Please look it over and I look forward to hearing from you about this matter.

David

--
David N. Nelson
South Asia Bibliographer

Draft letter:

March 20, 2007

Mr. Glenn Patton

Director, WorldCat Quality Management Division

OCLC Online Computer Library Center, Inc.
6565 Kilgour Place
Dublin, Ohio 43017-3395

Dear Glenn,

The Association of Librarians for South Asia (CONSALD) is extremely pleased with the very progressive action OCLC has taken with regard to the implementation of the scripts of South Asia. It is not without a certain irony that we are finally offering our users the ability to search for items of interest in their preferred script, a capability which we were forced to abandon with the advent of the MARC record. We hope that we be able to incorporate this capability into our various workflows and soon see our catalog data greatly enriched and enhanced through original script cataloging.

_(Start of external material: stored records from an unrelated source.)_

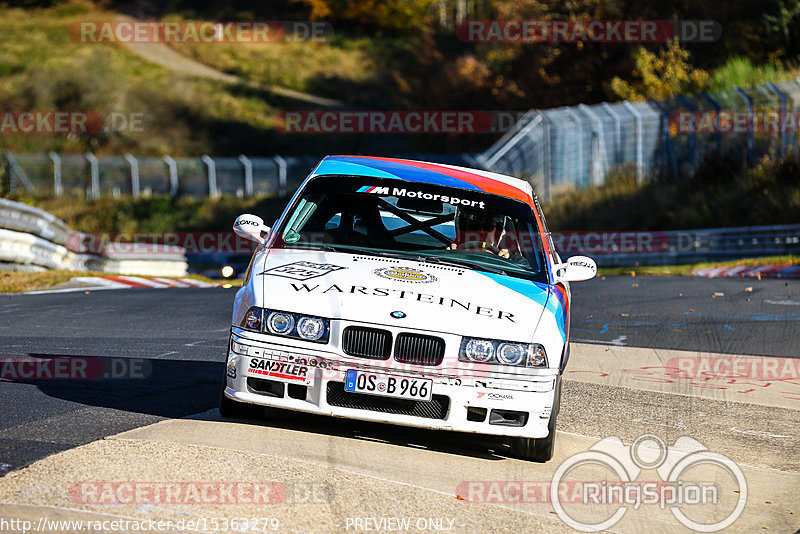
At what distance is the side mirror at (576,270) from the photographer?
7.70m

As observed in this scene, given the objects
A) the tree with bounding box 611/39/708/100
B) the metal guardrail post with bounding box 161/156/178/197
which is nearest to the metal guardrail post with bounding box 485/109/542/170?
the tree with bounding box 611/39/708/100

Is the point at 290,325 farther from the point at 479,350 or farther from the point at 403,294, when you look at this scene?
the point at 479,350

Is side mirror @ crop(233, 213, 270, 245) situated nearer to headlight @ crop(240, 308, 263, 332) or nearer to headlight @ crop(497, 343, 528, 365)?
headlight @ crop(240, 308, 263, 332)

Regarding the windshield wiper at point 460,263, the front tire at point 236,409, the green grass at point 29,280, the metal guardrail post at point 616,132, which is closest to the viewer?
the front tire at point 236,409

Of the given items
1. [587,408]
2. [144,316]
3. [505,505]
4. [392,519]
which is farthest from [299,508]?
[144,316]

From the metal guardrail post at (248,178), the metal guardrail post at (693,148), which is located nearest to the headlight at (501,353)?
the metal guardrail post at (693,148)

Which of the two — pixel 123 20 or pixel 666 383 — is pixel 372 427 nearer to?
pixel 666 383

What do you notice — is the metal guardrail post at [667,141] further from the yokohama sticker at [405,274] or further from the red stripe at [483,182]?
the yokohama sticker at [405,274]

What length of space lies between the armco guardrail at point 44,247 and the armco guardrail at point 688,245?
916 cm

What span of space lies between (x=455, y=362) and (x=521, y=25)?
3805 cm

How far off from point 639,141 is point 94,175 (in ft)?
→ 60.7

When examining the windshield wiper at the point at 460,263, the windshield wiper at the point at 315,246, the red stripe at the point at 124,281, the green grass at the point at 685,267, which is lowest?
the red stripe at the point at 124,281

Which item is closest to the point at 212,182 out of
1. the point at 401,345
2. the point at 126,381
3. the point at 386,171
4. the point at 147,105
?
the point at 147,105

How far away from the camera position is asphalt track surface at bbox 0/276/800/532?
621cm
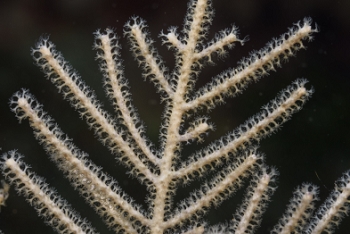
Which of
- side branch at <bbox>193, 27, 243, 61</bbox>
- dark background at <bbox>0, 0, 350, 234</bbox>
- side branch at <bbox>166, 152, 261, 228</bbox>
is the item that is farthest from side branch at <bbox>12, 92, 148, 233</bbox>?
dark background at <bbox>0, 0, 350, 234</bbox>

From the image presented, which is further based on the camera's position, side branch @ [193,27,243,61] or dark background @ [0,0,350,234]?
dark background @ [0,0,350,234]

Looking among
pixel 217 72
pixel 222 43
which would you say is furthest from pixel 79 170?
pixel 217 72

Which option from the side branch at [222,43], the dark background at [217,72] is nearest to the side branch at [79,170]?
the side branch at [222,43]

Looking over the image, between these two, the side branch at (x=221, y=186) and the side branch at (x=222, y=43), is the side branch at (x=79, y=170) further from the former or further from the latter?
the side branch at (x=222, y=43)

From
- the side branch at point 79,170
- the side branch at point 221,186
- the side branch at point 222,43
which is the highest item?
the side branch at point 222,43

As you are well aware, there are still a number of scripts from South Asia that await implementation. We are also very much aware of the complexities involved in the process of getting a script ‘MARC ready’. We encourage OCLC to continue with its implementation of scripts that are not yet ‘MARC ready’ and for the scripts of South Asia, we would recommend the implementation of the following scripts in the following order:

1. Telugu 2. Gujarati 3. Malayalam 4. Kannada 5. Punjabi 6. Sinhala 7. Oriya 8. Assamese

This list is based on two factors: number of speakers and published output.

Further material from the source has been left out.